My first attempt to speed this up was to replace the echo statements with a printf statement. This worked, but only cut the 10 minute process for one file down to 8 minutes.
Next up was to take a look to see if I could make AWK get all my data in one shot. After a little research (GAWK is the the GNU foundations version of AWK), I found that not only could I extract the fields in one shot, I could also eliminate the loop over the records and output my changes in one shot.
Here's the revised script:
#!/bin/bash
rm -rf ./csv
mkdir csv
for currentfile in *.log
do
echo $currentfile
csvfile=csv/`basename $currentfile .log`.csv
echo "date_time,latitude,longitude,altitude,speed,course" > $csvfile
awk 'BEGIN {FS = ","};
{ #skip the column header row(s)
if ($1 == "year")
next
}
{ #skip blank rows
if ($1 == "")
next
}
{ #skip any rows that do not have a valid latitude (assuming an invalid entry if this is the case)
if ($7 == "")
next
}
{printf "%04d-%02d-%02dT%02d:%02d:%02.3f,%f,%f,%d,%0.2f,%s\n", $1, $2, $3, $4, $5, $6, $7, $8, $9, $10, $11 }' $currentfile >> $csvfile
done
This script now process all of my 59 log files (about 74 MB) in under 30 seconds. MUCH MUCH better!

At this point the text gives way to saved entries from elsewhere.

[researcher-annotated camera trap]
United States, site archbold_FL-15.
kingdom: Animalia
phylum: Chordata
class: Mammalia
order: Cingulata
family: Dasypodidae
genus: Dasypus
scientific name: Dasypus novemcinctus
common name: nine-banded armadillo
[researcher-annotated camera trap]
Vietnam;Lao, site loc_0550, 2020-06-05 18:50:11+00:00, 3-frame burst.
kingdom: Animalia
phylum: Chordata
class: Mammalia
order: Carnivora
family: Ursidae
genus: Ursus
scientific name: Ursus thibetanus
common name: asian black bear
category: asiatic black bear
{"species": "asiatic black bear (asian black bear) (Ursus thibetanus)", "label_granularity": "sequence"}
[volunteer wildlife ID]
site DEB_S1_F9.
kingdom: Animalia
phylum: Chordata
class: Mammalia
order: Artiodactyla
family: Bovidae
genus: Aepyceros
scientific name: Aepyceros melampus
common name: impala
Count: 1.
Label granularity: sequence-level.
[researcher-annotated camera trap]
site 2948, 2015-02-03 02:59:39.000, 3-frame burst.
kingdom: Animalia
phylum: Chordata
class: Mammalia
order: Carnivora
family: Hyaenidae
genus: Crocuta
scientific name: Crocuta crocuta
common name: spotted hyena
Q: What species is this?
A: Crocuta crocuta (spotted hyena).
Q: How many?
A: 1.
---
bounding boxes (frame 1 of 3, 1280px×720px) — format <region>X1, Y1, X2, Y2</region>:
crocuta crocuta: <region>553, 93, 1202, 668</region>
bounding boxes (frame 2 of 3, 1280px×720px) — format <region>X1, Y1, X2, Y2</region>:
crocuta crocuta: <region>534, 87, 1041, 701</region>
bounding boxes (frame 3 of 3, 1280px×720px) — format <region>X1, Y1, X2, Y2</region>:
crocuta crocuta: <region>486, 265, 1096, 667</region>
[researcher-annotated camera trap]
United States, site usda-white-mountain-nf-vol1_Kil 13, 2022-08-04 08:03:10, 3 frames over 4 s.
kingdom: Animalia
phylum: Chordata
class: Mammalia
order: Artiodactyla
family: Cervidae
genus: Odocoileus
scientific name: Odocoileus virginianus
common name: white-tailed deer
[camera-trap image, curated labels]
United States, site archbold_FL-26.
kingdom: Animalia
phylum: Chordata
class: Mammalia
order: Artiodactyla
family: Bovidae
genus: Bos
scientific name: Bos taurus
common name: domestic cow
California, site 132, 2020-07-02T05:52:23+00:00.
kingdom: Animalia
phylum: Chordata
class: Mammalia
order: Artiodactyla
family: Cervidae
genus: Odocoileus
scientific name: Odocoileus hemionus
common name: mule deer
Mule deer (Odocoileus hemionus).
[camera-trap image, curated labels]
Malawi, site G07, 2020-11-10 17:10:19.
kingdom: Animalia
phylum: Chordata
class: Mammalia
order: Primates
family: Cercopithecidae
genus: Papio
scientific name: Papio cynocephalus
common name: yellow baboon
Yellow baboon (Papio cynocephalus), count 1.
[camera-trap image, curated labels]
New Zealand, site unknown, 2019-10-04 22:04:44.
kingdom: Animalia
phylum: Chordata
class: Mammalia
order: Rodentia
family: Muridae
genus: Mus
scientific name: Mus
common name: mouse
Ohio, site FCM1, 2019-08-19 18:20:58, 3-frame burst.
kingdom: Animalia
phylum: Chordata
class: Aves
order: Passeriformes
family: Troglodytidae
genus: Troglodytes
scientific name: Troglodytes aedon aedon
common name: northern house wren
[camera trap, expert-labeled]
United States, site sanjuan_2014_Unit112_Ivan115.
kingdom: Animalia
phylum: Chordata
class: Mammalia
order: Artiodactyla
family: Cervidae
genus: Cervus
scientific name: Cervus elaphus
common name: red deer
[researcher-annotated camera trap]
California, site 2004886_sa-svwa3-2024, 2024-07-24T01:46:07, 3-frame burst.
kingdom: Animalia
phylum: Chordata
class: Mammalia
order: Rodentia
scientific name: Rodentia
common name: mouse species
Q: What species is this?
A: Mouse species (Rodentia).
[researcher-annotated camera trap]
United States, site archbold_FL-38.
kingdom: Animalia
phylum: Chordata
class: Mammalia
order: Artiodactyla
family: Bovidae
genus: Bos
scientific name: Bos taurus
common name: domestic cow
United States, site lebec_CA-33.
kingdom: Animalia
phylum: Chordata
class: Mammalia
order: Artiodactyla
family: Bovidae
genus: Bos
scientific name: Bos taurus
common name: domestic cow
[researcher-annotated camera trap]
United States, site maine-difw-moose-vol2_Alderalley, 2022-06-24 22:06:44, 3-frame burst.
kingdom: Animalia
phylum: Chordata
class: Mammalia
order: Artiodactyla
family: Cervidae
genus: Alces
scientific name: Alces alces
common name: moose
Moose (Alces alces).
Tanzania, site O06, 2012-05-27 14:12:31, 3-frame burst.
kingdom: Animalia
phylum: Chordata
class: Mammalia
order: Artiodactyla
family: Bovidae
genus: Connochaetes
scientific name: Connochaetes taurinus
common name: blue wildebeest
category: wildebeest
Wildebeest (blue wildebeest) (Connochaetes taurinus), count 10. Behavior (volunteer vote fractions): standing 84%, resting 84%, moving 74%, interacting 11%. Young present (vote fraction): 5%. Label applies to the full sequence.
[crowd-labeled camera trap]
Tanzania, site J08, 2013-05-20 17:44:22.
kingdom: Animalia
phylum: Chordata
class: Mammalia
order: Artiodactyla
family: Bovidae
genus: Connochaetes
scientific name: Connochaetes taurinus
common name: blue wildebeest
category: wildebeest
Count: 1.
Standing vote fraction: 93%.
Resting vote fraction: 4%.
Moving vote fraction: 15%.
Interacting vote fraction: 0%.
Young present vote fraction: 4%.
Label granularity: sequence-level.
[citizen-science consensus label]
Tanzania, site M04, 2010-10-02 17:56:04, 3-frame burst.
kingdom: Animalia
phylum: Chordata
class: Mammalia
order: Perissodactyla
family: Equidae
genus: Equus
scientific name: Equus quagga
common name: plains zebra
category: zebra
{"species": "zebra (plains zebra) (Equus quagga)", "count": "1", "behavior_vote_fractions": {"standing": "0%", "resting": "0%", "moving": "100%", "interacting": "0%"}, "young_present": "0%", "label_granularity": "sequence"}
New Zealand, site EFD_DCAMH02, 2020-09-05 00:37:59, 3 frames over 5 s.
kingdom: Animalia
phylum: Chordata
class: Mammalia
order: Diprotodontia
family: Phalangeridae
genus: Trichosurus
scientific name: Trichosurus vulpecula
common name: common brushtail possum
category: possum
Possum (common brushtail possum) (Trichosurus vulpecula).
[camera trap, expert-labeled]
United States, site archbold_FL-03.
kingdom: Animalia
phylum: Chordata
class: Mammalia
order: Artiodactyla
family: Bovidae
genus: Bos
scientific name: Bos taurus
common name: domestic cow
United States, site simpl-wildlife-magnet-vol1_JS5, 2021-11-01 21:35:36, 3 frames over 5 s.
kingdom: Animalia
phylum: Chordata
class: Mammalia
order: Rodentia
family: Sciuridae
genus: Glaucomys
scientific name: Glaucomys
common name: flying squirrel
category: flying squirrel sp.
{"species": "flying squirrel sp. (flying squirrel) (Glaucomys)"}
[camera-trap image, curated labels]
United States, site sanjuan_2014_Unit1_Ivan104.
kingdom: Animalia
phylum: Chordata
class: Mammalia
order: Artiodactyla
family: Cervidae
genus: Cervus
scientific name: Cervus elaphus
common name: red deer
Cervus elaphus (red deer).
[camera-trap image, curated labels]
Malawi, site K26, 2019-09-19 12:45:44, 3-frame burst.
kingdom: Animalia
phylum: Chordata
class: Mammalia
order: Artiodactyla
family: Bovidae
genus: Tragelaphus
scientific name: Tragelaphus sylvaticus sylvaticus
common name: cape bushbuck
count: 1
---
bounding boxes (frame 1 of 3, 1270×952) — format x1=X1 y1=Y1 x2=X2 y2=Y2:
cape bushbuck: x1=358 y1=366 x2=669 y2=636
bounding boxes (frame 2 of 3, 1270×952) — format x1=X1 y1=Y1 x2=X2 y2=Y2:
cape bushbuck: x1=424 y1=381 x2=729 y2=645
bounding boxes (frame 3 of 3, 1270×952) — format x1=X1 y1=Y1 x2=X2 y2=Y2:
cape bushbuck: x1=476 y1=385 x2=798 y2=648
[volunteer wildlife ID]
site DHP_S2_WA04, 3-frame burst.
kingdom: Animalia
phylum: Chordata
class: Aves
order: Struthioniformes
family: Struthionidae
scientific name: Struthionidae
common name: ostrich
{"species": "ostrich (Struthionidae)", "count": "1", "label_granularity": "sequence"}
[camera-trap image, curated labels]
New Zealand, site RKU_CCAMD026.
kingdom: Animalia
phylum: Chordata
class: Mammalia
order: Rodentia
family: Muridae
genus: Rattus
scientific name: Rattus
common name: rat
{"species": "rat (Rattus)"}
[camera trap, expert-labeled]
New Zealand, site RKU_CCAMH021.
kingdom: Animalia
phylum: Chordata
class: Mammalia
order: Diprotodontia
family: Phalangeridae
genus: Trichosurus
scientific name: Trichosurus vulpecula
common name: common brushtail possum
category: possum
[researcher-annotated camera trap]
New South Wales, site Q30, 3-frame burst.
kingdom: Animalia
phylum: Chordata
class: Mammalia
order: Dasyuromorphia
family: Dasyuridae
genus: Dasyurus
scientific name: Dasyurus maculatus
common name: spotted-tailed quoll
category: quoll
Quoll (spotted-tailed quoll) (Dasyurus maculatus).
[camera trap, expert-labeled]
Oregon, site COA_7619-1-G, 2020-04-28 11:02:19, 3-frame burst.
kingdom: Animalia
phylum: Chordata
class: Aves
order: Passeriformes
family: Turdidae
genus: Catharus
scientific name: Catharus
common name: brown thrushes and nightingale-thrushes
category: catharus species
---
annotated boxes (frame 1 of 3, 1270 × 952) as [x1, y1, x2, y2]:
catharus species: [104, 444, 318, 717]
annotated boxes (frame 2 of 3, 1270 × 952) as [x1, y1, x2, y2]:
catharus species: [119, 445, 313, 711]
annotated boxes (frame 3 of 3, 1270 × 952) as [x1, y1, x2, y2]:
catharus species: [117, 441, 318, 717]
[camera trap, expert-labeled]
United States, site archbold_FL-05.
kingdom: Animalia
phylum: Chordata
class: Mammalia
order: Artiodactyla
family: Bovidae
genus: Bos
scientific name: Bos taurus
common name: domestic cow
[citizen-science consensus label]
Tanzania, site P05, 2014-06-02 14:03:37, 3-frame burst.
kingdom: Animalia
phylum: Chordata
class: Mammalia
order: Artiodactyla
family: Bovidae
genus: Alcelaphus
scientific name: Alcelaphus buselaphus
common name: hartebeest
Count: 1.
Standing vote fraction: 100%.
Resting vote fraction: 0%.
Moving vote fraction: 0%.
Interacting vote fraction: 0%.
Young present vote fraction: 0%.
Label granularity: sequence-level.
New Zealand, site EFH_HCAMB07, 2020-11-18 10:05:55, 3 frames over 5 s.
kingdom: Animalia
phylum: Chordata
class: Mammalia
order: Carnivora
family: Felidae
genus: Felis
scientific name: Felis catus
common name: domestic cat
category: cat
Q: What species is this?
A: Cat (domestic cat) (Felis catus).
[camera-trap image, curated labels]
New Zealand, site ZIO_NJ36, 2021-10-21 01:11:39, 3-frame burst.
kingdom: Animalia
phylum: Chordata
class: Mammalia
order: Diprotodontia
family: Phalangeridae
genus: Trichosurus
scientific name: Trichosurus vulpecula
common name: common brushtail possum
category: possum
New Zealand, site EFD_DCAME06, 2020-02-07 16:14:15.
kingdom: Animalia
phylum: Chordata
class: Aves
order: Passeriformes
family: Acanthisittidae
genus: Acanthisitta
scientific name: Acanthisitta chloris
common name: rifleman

Here's a run down of the script:
- first we delete our working directory (csv), then recreate it.
- we then create a loop over all the log files
- we indicate which file we are processing, and create the output file (using the same name as the file we are working on - with the .log extension stripped off. i.e. mylogs.log would become "csv/mylogs.csv")
- we push out the field headers to our new file with an echo statement
- then we run an awk "program" against each line of text in our file
- First we indicate that we are using commas as our field separator
- Then we check the current record to see if the year value is "year" or blank. If so, we skip to the next record.
- We run a similar check on the latitude value - if it is blank, we skip to the next record
- We then make use of the printf capabilities within awk to format our output.
- finally, we indicate which file to apply this awk program against, and dump the output into our new file.
And here is a snippet of the new output file:
date_time,latitude,longitude,altitude,speed,course 2010-04-01T04:27:39.270,51.835870,-114.024900,103770,2.54,332.87 2010-04-01T04:28:0.000,51.835890,-114.024890,104930,1.83,276.81 2010-04-01T04:28:4.000,51.835910,-114.024910,104980,1.91,324.95 2010-04-01T04:28:5.000,51.835920,-114.024910,104920,1.07,339.55 2010-04-01T04:28:10.000,51.835910,-114.024890,105260,1.35,341.63 2010-04-01T04:28:13.000,51.835900,-114.024890,105350,1.15,339.99 2010-04-01T04:28:17.000,51.835880,-114.024880,105250,1.72,284.23 2010-04-01T04:28:18.000,51.835880,-114.024890,105240,2.15,281.07 2010-04-01T04:28:20.000,51.835880,-114.024920,105230,3.33,264.10
So, by learning a little more about awk, I was able to shorten and simplify the script, as well as dramatically improve the performance. The only "hard" part was learning the syntax that awk needed.
Let this be a lesson to you (and ME!). If you need to process large volumes of text, Linux (and/or Unix) has tools explicitly for this and your task has probably been done many times before. Be patient, search the web, and dig deeper. You (and ME!) will save time and effort doing so. (my original script was STILL running while I worked through setting up the new awk based routine - a few hours later. I was able to build, troubleshoot, and run the awk routine to get my final output before the first routine was even 3/4 of the way done...)
Next on my TODO: list is to get the GPSBabel routine working right. I'll post that process once I've worked it out.